## Data items
◇ ◇ ◇ ◇ ◇ ◇ ◇
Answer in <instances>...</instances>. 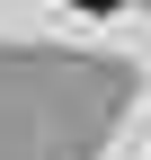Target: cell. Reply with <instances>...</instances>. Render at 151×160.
Wrapping results in <instances>:
<instances>
[{
  "instance_id": "obj_1",
  "label": "cell",
  "mask_w": 151,
  "mask_h": 160,
  "mask_svg": "<svg viewBox=\"0 0 151 160\" xmlns=\"http://www.w3.org/2000/svg\"><path fill=\"white\" fill-rule=\"evenodd\" d=\"M80 9H116V0H80Z\"/></svg>"
}]
</instances>
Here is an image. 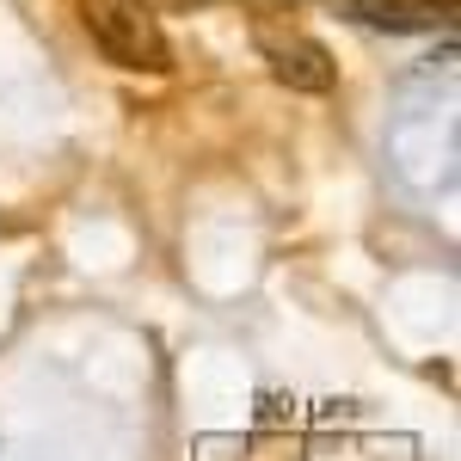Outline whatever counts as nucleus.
Wrapping results in <instances>:
<instances>
[{
  "label": "nucleus",
  "instance_id": "3",
  "mask_svg": "<svg viewBox=\"0 0 461 461\" xmlns=\"http://www.w3.org/2000/svg\"><path fill=\"white\" fill-rule=\"evenodd\" d=\"M339 19L369 25L388 37H412V32H449L456 25V0H326Z\"/></svg>",
  "mask_w": 461,
  "mask_h": 461
},
{
  "label": "nucleus",
  "instance_id": "1",
  "mask_svg": "<svg viewBox=\"0 0 461 461\" xmlns=\"http://www.w3.org/2000/svg\"><path fill=\"white\" fill-rule=\"evenodd\" d=\"M86 37L105 50V62L130 74H173V43L160 32L148 0H74Z\"/></svg>",
  "mask_w": 461,
  "mask_h": 461
},
{
  "label": "nucleus",
  "instance_id": "2",
  "mask_svg": "<svg viewBox=\"0 0 461 461\" xmlns=\"http://www.w3.org/2000/svg\"><path fill=\"white\" fill-rule=\"evenodd\" d=\"M252 37H258L265 68L277 74L289 93H332L339 62H332L326 43H314L308 32H277V25H265V19H252Z\"/></svg>",
  "mask_w": 461,
  "mask_h": 461
}]
</instances>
◇ ◇ ◇ ◇ ◇ ◇ ◇
## Objective
Which lines in the records contain the string "http", counting uppercase and lowercase as different? Gather every such line and copy it out in full.

## Written reply
  "mask_svg": "<svg viewBox=\"0 0 151 160\" xmlns=\"http://www.w3.org/2000/svg\"><path fill=\"white\" fill-rule=\"evenodd\" d=\"M80 9H116V0H80Z\"/></svg>"
  "mask_svg": "<svg viewBox=\"0 0 461 461\" xmlns=\"http://www.w3.org/2000/svg\"><path fill=\"white\" fill-rule=\"evenodd\" d=\"M339 19L369 25L388 37H412V32H449L456 25V0H326Z\"/></svg>",
  "mask_svg": "<svg viewBox=\"0 0 461 461\" xmlns=\"http://www.w3.org/2000/svg\"><path fill=\"white\" fill-rule=\"evenodd\" d=\"M86 37L105 50V62L130 74H173V43L160 32L148 0H74Z\"/></svg>",
  "mask_svg": "<svg viewBox=\"0 0 461 461\" xmlns=\"http://www.w3.org/2000/svg\"><path fill=\"white\" fill-rule=\"evenodd\" d=\"M252 37H258L265 68L277 74L289 93H332L339 62H332L326 43H314L308 32H277V25H265V19H252Z\"/></svg>",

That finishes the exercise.